El día de Pentecostés, los discípulos estaban encerrados, llenos todavía de miedo por lo que los judíos habían hecho con Jesús. Éste se les presenta de nuevo, resucitado. Y, después del saludo de paz, les enseña las manos y el costado. Fue como una contraseña para identificarse. Un gesto que hizo desaparecer el miedo del alma de aquellos hombres acongojados, que enseguida se llenaron de alegría, al reconocer al Señor.

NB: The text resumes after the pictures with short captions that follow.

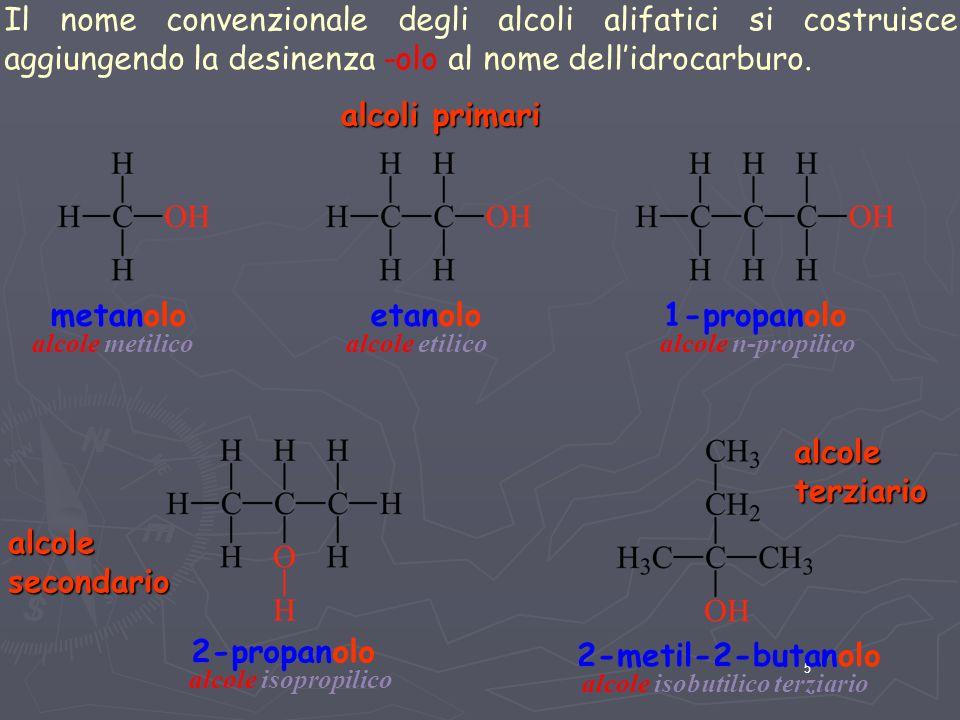 Il nome convenzionale degli alcoli alifatici si costruisce aggiungendo la desinenza -olo al nome dell'idrocarburo.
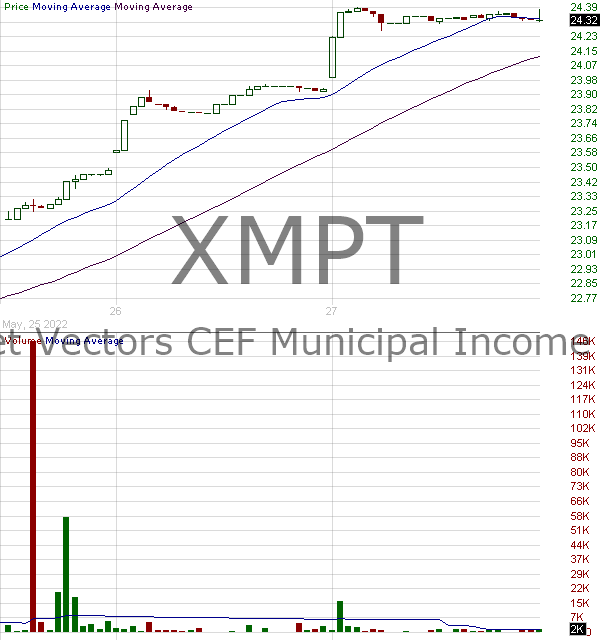 XMPT - VanEck Vectors CEF Municipal Income ETF 15 minute intraday candlestick chart with less than 1 minute delay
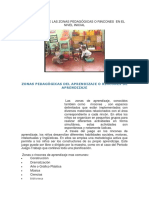 zona pedagogica.docx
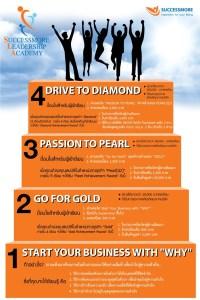 success more, ซัคเซสมอร์, ซักเซสมอ, คอร์สพัฒนาคน, สมัครกับใคร, ผู้นำ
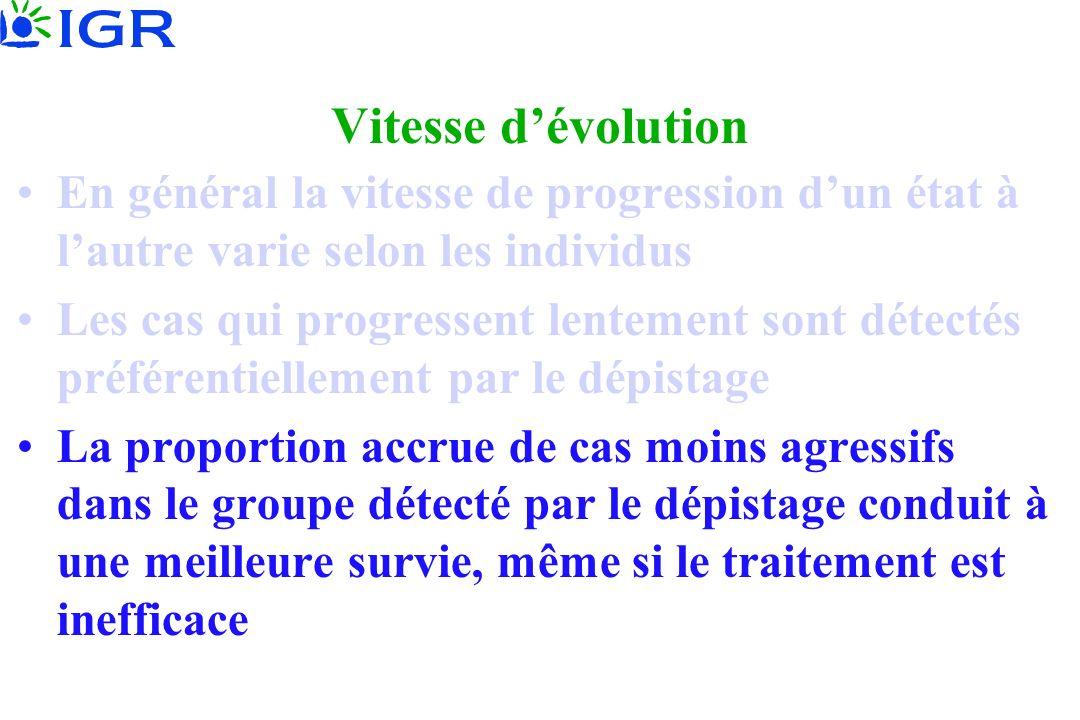 Vitesse dévolution En général la vitesse de progression dun état à lautre varie selon les individus Les cas qui progressent lentement sont détectés pr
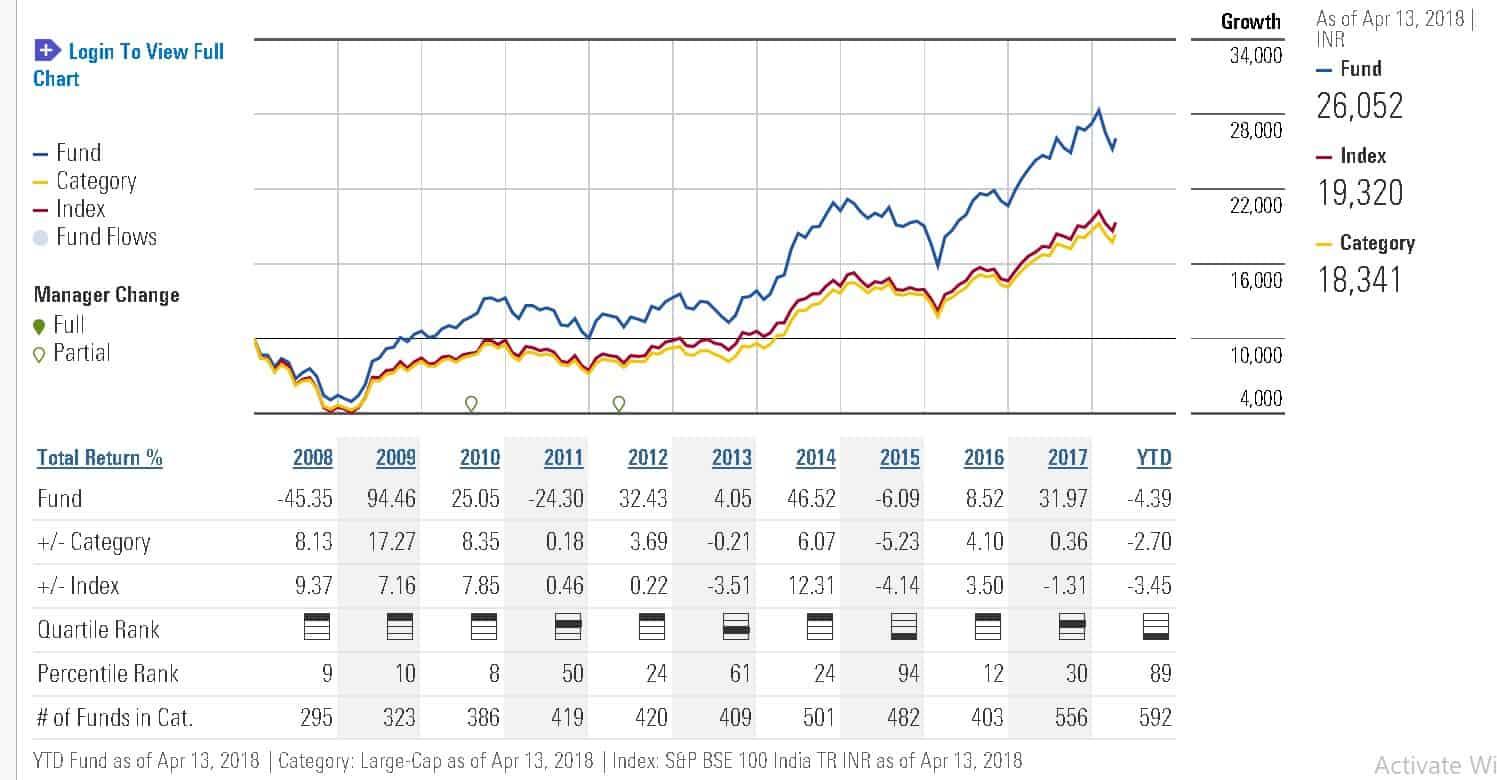 Exit HDFC Top 200 because now HDFC top 100 2 - Should I Exit HDFC Top 200 Since it has now become HDFC Top 100?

Lo que nos quita el miedo al sufrimiento y a la muerte no puede ser más que la victoria sobre ellos. Un cuerpo hermoso, no tocado por el dolor, puede impresionarnos, pero, como elude la caducidad y el destino mortal de toda hermosura humana, nos deja con la incertidumbre y la angustia de esa cuestión ineludible e irresuelta. El cuerpo llagado de Cristo resucitado es, en cambio, la señal inequívoca de la victoria. Sus heridas gloriosas nos han curado del pecado y de la muerte.
Es el Espíritu, señor y dador de vida, quien pone en pié en todas las plazas del mundo a los testigos de la victoria del Resucitado. El Espíritu que Cristo da a sus enviados no les enseña a ellos y a los destinatarios de su testimonio otra cosa distinta que la victoria ganada en la Cruz. Hay espíritus que enseñan otra cosa, pero no son de Cristo. Son los espíritus falaces de un camino de gloria que no pasa por la cruz; de una salvación y de una libertad que serían posibles sin morir con Él.
Pentecostés es la fuente de la inteligencia de la fe y de la fortaleza divina que la hace posible. Sin el Espíritu de Cristo, los humanismos no son suficientemente humanos. Él cura las heridas de los hombres mostrándoles las llagas gloriosas del Resucitado.
Al anochecer de aquel día, el día primero de la semana, estaban los discípulos en una casa, con las puertas cerradas por miedo a los judíos. En esto entró Jesús, se puso en medio y les dijo:
«Paz a vosotros».
Y diciendo esto, les enseñó las manos y el costado. Y los discípulos se llenaron de alegría al ver al Señor.
Jesús repitió:
«Paz a vosotros. Como el Padre me ha enviado, así también os envío yo».
Y dicho esto, exhaló su aliento sobre ellos y les dijo:
«Recibid el Espíritu Santo; a quienes les perdonéis los pecados, les quedan perdonados; a quienes se los retengáis, les quedan retenidos».